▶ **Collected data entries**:
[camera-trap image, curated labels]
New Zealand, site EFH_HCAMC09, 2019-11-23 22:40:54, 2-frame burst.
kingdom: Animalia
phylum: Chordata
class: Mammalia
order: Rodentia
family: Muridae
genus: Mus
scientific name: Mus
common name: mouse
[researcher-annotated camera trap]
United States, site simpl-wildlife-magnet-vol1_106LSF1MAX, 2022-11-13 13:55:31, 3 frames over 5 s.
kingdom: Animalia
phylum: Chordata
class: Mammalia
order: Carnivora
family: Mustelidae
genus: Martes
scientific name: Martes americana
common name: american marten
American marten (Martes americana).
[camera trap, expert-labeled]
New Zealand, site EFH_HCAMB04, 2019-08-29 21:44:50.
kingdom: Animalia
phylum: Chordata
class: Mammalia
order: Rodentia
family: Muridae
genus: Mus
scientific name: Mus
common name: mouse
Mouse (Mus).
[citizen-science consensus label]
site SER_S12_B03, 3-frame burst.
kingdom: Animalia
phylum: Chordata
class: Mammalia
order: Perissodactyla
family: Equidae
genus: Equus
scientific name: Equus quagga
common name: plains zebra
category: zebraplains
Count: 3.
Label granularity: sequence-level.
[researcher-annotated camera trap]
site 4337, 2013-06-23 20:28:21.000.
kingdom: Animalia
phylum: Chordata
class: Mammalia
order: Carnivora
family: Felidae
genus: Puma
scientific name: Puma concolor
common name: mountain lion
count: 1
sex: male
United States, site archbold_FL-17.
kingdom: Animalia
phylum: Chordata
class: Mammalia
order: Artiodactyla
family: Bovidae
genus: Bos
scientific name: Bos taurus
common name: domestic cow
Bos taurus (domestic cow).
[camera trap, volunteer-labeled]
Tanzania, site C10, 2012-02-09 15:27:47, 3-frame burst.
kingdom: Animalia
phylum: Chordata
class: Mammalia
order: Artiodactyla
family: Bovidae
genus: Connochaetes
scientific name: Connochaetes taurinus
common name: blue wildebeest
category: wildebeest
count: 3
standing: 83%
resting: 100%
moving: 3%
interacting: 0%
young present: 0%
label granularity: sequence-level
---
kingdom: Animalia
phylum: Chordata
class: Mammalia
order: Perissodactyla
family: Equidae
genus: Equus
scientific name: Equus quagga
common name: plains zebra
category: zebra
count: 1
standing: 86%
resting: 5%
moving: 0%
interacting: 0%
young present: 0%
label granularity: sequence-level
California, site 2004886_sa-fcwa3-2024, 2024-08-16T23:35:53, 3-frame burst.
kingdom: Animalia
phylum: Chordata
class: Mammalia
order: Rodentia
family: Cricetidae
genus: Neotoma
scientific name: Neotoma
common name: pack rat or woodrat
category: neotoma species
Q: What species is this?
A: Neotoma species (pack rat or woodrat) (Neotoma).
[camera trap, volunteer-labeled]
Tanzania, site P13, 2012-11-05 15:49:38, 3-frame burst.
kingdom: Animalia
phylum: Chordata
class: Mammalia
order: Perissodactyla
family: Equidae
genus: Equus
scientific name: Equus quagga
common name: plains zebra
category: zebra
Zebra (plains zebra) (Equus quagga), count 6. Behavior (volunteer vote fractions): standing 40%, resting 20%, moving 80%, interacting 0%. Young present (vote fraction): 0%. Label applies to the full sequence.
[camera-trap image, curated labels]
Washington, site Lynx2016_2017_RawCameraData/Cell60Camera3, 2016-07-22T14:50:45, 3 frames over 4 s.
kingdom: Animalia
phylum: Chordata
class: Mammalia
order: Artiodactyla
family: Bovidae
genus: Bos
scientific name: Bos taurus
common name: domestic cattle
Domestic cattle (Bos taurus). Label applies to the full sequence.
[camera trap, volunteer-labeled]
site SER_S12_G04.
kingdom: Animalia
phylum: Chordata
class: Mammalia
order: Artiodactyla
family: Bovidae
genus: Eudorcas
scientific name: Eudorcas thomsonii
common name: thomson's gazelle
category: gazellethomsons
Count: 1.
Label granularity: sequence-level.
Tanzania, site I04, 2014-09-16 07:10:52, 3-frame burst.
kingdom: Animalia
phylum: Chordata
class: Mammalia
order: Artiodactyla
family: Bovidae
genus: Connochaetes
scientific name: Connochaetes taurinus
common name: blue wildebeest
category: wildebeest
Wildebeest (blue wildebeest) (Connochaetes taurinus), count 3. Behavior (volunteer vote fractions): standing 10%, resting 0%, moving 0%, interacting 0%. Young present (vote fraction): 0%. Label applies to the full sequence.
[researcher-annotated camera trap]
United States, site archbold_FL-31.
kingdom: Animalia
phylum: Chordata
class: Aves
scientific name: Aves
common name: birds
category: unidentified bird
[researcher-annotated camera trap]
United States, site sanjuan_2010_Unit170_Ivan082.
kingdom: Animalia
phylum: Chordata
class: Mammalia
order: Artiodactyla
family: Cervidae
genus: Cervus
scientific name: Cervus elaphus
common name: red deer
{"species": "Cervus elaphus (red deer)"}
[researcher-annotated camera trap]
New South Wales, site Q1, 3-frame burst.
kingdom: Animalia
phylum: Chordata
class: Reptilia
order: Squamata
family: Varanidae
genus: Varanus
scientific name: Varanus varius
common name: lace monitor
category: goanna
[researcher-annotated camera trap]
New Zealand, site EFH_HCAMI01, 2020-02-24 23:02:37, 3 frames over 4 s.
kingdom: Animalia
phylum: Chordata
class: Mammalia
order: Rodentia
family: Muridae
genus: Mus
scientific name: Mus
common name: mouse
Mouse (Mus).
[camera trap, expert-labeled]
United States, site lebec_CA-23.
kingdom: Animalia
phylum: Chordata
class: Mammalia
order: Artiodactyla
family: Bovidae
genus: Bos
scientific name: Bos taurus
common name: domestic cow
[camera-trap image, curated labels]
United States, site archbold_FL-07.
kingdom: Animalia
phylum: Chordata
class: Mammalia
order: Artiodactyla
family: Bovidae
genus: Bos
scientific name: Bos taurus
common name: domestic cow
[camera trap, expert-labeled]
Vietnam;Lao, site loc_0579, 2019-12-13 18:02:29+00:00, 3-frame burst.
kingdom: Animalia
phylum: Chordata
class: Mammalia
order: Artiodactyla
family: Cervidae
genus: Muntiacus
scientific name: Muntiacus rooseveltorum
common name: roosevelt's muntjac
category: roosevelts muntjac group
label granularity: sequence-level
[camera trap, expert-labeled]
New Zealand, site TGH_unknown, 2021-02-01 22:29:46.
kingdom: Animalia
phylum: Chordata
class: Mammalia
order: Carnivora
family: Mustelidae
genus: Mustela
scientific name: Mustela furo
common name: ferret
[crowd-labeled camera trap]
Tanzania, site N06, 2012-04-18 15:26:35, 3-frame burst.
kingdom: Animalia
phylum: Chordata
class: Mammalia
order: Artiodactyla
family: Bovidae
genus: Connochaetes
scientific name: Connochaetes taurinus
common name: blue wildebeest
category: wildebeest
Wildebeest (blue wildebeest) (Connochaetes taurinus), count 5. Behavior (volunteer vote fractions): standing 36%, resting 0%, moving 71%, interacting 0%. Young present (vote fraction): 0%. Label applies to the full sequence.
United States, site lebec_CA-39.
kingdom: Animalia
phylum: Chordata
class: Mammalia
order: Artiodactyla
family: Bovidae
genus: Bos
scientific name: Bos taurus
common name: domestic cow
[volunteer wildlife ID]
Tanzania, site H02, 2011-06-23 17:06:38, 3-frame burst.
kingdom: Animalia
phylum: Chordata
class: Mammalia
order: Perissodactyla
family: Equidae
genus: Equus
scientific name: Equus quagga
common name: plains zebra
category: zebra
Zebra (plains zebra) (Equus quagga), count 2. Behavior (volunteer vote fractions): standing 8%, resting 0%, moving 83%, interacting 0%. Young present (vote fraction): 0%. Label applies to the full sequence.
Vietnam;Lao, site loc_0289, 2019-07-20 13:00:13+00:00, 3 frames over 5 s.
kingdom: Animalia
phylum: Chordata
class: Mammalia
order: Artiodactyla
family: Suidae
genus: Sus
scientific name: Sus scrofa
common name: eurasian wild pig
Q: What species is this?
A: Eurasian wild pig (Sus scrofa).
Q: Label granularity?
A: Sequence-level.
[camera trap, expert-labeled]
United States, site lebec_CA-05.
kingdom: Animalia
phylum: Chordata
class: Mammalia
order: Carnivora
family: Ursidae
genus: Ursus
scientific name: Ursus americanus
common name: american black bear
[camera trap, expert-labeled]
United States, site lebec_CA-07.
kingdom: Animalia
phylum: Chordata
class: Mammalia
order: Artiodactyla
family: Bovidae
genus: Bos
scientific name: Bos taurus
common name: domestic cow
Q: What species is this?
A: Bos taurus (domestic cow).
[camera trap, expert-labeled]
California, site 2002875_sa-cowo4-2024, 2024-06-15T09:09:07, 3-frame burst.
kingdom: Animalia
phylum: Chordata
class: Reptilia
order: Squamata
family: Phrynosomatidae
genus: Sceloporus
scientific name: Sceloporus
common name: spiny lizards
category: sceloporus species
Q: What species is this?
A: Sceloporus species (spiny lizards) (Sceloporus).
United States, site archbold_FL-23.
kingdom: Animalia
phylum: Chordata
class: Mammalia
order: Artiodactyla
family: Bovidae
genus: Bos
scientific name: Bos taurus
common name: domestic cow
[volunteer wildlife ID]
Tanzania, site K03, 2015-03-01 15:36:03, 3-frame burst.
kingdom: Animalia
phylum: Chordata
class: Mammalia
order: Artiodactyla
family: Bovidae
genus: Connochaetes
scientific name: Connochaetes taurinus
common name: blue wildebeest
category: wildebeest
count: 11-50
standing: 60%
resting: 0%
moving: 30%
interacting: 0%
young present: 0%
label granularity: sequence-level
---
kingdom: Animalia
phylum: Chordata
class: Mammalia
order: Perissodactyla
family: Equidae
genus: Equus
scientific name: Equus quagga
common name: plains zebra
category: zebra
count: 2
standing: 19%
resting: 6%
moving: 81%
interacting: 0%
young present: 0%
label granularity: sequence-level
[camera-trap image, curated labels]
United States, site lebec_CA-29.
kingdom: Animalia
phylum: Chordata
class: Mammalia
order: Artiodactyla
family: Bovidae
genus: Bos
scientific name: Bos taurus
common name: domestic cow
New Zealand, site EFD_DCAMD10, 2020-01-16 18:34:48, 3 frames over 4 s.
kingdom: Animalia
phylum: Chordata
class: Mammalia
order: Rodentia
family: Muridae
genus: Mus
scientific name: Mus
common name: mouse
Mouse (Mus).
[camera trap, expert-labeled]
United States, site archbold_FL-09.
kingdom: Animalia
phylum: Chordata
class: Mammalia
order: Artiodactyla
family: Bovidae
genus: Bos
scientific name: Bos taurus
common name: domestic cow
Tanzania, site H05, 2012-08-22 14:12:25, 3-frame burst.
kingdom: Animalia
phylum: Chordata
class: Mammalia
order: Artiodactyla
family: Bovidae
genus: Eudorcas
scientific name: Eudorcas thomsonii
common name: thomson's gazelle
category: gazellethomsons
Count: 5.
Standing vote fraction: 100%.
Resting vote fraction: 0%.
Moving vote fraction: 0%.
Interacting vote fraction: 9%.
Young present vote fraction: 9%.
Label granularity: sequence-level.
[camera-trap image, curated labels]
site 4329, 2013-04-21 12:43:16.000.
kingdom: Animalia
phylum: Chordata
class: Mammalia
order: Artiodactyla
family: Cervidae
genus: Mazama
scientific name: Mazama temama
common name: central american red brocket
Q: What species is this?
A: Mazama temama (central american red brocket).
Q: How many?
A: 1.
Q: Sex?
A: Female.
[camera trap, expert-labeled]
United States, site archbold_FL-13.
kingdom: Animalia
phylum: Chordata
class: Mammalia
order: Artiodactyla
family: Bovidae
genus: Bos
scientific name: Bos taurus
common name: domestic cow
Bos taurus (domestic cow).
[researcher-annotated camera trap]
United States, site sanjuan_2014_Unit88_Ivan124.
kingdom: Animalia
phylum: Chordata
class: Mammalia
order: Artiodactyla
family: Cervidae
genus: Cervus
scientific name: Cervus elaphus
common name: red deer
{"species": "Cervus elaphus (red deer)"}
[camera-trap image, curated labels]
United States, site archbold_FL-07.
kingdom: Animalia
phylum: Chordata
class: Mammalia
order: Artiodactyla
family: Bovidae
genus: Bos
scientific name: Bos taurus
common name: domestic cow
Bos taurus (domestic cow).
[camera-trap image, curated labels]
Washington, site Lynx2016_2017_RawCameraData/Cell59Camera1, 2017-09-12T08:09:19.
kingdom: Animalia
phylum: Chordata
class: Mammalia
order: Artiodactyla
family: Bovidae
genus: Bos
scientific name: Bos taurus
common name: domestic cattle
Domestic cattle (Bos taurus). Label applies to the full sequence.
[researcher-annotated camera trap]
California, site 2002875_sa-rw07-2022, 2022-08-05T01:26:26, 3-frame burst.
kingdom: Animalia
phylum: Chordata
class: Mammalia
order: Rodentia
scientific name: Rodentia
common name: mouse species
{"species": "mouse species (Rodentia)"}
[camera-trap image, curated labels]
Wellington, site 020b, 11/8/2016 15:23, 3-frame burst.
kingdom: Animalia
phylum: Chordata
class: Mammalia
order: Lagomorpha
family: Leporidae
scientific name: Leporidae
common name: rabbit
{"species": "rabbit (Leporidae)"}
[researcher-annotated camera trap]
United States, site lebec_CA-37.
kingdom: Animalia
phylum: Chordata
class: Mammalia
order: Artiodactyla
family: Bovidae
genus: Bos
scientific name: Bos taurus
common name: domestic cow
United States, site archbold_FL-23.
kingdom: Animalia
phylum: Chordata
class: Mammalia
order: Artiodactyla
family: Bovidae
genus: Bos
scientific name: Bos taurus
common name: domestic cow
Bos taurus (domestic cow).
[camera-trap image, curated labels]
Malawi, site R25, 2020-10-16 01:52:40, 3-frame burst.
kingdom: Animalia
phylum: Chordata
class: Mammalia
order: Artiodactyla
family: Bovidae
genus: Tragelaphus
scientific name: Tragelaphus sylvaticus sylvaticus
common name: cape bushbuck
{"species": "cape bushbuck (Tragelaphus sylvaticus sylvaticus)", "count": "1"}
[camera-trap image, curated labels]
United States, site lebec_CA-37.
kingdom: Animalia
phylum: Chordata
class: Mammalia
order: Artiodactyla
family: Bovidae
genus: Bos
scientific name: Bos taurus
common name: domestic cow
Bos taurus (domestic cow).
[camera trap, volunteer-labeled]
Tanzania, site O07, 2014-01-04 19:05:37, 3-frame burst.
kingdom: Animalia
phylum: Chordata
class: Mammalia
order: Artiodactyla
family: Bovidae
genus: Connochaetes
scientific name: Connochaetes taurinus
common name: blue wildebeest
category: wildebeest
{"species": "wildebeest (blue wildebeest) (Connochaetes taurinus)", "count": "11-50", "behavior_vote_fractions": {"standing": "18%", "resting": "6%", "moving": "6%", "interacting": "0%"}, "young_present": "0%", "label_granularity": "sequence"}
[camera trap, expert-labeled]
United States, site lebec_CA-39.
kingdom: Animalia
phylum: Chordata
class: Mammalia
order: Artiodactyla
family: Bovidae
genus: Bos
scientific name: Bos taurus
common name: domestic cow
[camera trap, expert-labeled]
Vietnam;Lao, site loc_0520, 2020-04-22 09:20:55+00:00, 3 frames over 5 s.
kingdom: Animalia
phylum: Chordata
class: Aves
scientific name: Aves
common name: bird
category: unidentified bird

▶ **Task to complete**: Transcribe only, please, the lines from the first line of the records through the line with "site SER_S12_B03, 3-frame burst.". Both of those lines are included.

▶ **Written solution**:
[camera-trap image, curated labels]
New Zealand, site EFH_HCAMC09, 2019-11-23 22:40:54, 2-frame burst.
kingdom: Animalia
phylum: Chordata
class: Mammalia
order: Rodentia
family: Muridae
genus: Mus
scientific name: Mus
common name: mouse
[researcher-annotated camera trap]
United States, site simpl-wildlife-magnet-vol1_106LSF1MAX, 2022-11-13 13:55:31, 3 frames over 5 s.
kingdom: Animalia
phylum: Chordata
class: Mammalia
order: Carnivora
family: Mustelidae
genus: Martes
scientific name: Martes americana
common name: american marten
American marten (Martes americana).
[camera trap, expert-labeled]
New Zealand, site EFH_HCAMB04, 2019-08-29 21:44:50.
kingdom: Animalia
phylum: Chordata
class: Mammalia
order: Rodentia
family: Muridae
genus: Mus
scientific name: Mus
common name: mouse
Mouse (Mus).
[citizen-science consensus label]
site SER_S12_B03, 3-frame burst.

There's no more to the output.